She paused, her eyes glued upon an object in the lower shelves. She lifted the small bobble gingerly in her fingertips. It was not quite like the other items in the shop: The overall shape of the thing was a bit clumsy, yet, it had extremely intricate swirls and shapes etched across its surface. She turned it over several times, then quickly approached the blacksmith.
She had to tug at his elbow to receive the Master Smiths attention. She presented to him the object in her left hand, and the coinage in her right. When he questioned her, she wouldn’t speak to answer, nor heed suggestion to buy a more worthy item of its kind. Through her expression and body language; she insisted. When the smith conceded to her quiet stubborn will, she clenched the object tightly in her hands and quickly turned to leave.
She stopped briefly at the threshold, turning to catch the glance of a boy with a green and red eye. She smiled widely at him, then disappeared.
One week later a well-dressed messenger arrived, who handed his father letter sealed with the imperial seal. It was a summons for his son from The Emperor himself... and Sahayle the Victorious.
The messenger had a carriage ready, but would await whatever preparations needed to be made for the boy, even days if necessary. Every courtesy would be extended to the family.
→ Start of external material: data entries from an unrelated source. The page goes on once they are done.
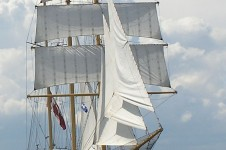 Stad Amsterdam Bow
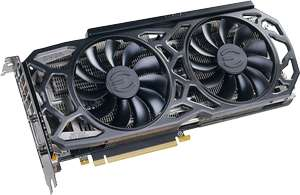 EVGA NVIDIA GeForce GTX 1080 Ti 11GB SC Black Edition iCX Cooling £659.99 Scan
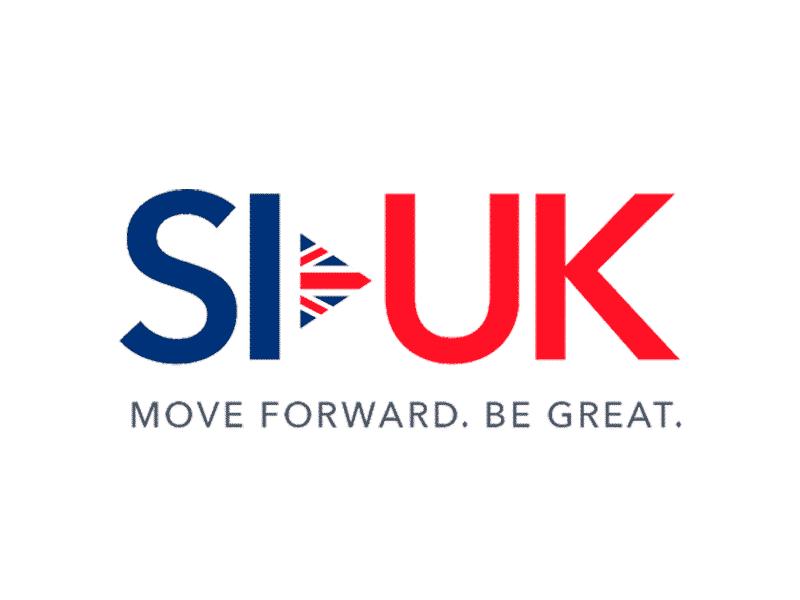 Study in UK (SI-UK)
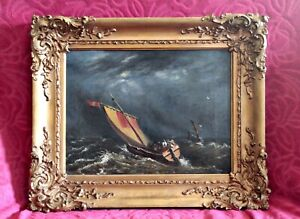 Antique-19th-Century-Old-English-School-Oil-on-Canvas-Seascape-in-Gilded-Frame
The carriage would be ready when he was ready to leave; a small quick fast carridge, yet still more expensive and fancy than any carriage the boy had been in before, and with a small guard assigned to protect it. It was red, painted and carved with golden flourishes.
A thin cloaked figure traversed the alleyway. The night was cold and humid from the day’s rain, but the clouds had blown away and moonlight reflected from the dark puddles, and glinted from a clear faceted object in the stranger's hand...
The clear-purple stone was held dangling from a golden chain. The stranger would walk from street to street, block to block. They would pause at each intersection, producing the chain and stone from the folds of the earth-brown cloak, dangling it for a few seconds. Then they would tuck it back into the cloak and bolt of in one direction or another, before they attracted attention...
The stranger approached the girl, she was asleep in the cold dank alley. She was shadowed from the moonlight, most would have simply passed her by...
The stranger knelt, pulling out the pendulum and dangling the stone before the sleeping girl.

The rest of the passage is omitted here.